Cable and Telco Networks Remain Convergence Linchpins

Carl Weinschenk

While 3G and WiMax are well positioned to advance the boundaries of interactivity and converged applications, it is clear that wired phone and cable networks are the main players in the world of high-bandwidth services. How these two behemoths fare from the technical, business and regulatory points of view likely will determine the fate of advanced services.

 

The industries have unique problems and, so far, it's been a mixed autumn for each. The phone companies are desperately trying to win statewide or even national franchises. The latest skirmish, in Connecticut, seems to be going the telco's way.

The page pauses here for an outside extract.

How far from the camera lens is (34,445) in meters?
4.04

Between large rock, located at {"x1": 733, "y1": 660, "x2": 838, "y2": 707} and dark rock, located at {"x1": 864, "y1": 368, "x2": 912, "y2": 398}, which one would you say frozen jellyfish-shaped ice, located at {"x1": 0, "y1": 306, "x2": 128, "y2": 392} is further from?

For the cable industry, the challenge of the moment is fending off the Federal Communications Commission -- or, more specifically, chairman Kevin Martin.

 

This New York Times story details Martin's efforts to determine if the "70/70" rule should take effect. The rule, which is part of the Cable Communications Act of 1984, mandates that the FCC can take more control over the industry if service is available to 70 percent or more of households and 70 percent or more of those households actually subscribe.

 

The story details which of the four other commissioners are likely to join with Martin on the vote. The situation is a bit odd, since cable industry seems to be facing a tremendous amount of competition, both from satellite services and telco-based fiber initiatives. Clearly, it is a more competitive landscape than it was when the Act took effect two decades ago.

 

On another level, a rule based on video viewership levels made sense in 1984. Today, however, it seems that real market power and dominance would be better determined by an assessment of the impact being made by the bundles of wired and/or wireless voice, data and video each industry is offering its customers and prospects.


 

This may seem like a regulatory tug-of-war -- and not a particular new one, at that -- but it is important. The reality is that a lot of things that don't seem directly relevant (or even particularly interesting) have a big impact on how the market treats various carriers and service providers and, in turn, how quickly they build out and upgrade their networks.

 

In this context, it is important to note what a tough few months it's been for Comcast. On one hand, it has to worry about the machinations of the FCC while, on the other it has legions of dissatisfied customers (one of which, according to this Media Post blog, led Advertising Age columnist Bob Garfield to start a blog called "comcastmustdie.com"). The post describes a general sense of mistrust of the company on Wall Street as well as among its customers, a loss of customers to the phone industry -- FCC pronouncements notwithstanding -- and a generally sour atmosphere. The piece doesn't even touch on the battle with subscribers over peer-to-peer limits.

 

Neither the cable or phone companies are going away, of course. It will be interesting to see how the franchise landscape evolves and how hard Martin and the FCC push the cable industry, especially as it considers an initiative to relax newspaper/television cross ownership rules.